We analysed the concept design created by the client’s design team which initially consisted of two independent district heating networks with an energy centre at Cross Green containing equipment to utilise the waste steam from the RERF and with additional equipment to function as back-up, along with various satellite back-up boiler houses along the networks.
We looked at the two proposals together to identify areas to generate greater network efficiency and financial savings.
Once under contract, we agreed design changes that combined the two networks into one singular network. This featured a main energy centre at Cross Green and a resilience energy centre at Saxton Gardens, taking away the need to include additional plant rooms. This reduced the capex of the project by 12.5%.

Additional network resilience through a fully equipped back-up energy centre
The Cross Green energy centre will act as the interface between the RERF and the Leeds PIPES heat network and is equipped with distribution pumps, two 100,000 litre thermal stores and associated controls systems. It will convert the 20MW of steam from the RERF into Low Temperature Hot Water which will be pumped along the transmission line, passing through to the Saxton Gardens energy centre.
The Saxton Gardens energy centre will provide resilience to the network. The location of the Saxton Gardens energy centre is further along the network than some of the identified future connections, so we devised a system to allow a back-feed to serve these future zones should the Cross Green energy centre go offline.
We completed a load analysis of the minimum and peak energy demands to ensure the Saxton Gardens energy centre is fully equipped to manage the peak 33MW of consumption, and provide spare equipment should there be any failures. The equipment includes four 11MW gas-fired boilers, two 750kW modular gas boilers, four expansion vessels, four distribution pumps and a 20m high multi-core chimney.
Our design has been developed using specialist collaborative 3D modelling of the two energy centres to identify and resolve any issues with the operation of the equipment prior to construction.
We worked with planning consultants, Turley to assist in the smooth attainment of planning permissions, and organising engagement events with the local community.
Due to the scheme being partially funded by the ERDF, we have to abide by specific timescales agreed with the funding body and so it is essential that we meet these goals.

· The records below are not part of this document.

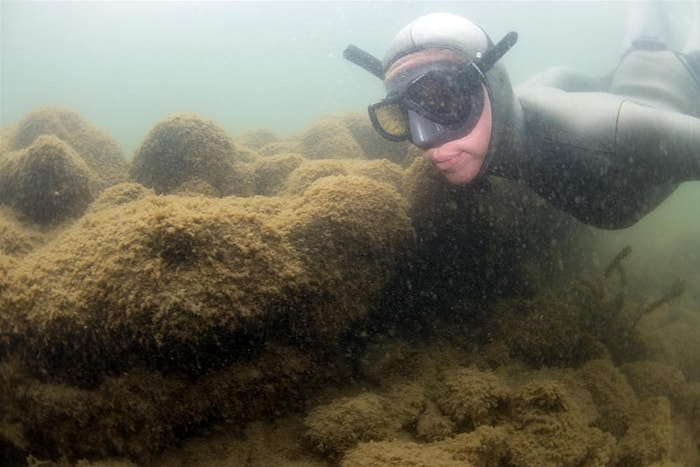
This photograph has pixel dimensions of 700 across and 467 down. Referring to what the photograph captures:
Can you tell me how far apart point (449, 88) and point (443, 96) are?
81 millimetres

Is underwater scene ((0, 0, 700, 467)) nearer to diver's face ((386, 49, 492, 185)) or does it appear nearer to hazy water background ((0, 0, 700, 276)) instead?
diver's face ((386, 49, 492, 185))

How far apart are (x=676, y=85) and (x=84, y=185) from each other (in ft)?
25.4

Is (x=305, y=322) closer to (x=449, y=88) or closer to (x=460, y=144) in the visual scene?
(x=460, y=144)

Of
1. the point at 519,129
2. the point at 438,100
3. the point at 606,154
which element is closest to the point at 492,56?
the point at 438,100

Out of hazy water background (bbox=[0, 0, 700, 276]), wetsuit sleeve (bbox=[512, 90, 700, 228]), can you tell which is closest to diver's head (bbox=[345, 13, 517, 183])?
wetsuit sleeve (bbox=[512, 90, 700, 228])

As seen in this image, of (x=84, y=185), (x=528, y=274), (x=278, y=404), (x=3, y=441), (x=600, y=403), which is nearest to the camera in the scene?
(x=3, y=441)

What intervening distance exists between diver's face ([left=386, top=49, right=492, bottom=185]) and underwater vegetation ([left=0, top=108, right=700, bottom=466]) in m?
0.20

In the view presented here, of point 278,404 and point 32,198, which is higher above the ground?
point 32,198

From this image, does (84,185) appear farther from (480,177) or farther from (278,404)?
(480,177)

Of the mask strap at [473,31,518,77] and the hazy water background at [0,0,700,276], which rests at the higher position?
the hazy water background at [0,0,700,276]

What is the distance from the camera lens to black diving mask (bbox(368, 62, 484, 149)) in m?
3.55

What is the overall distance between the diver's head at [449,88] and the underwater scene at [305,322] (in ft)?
0.51

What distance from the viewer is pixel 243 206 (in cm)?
309

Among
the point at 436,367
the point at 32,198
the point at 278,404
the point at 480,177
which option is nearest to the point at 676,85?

The council has adopted Local Development Order 3 (LDO), which gives district heating permitted development rights over certain parcels of council and partner owned land. We routed the pipework in LDO designated land to decrease timescales as planning permissions were not required. We completed ground radar and buried surveys which highlighted any areas to avoid, allowing us to design a pipework path that could be implemented as smoothly as possible.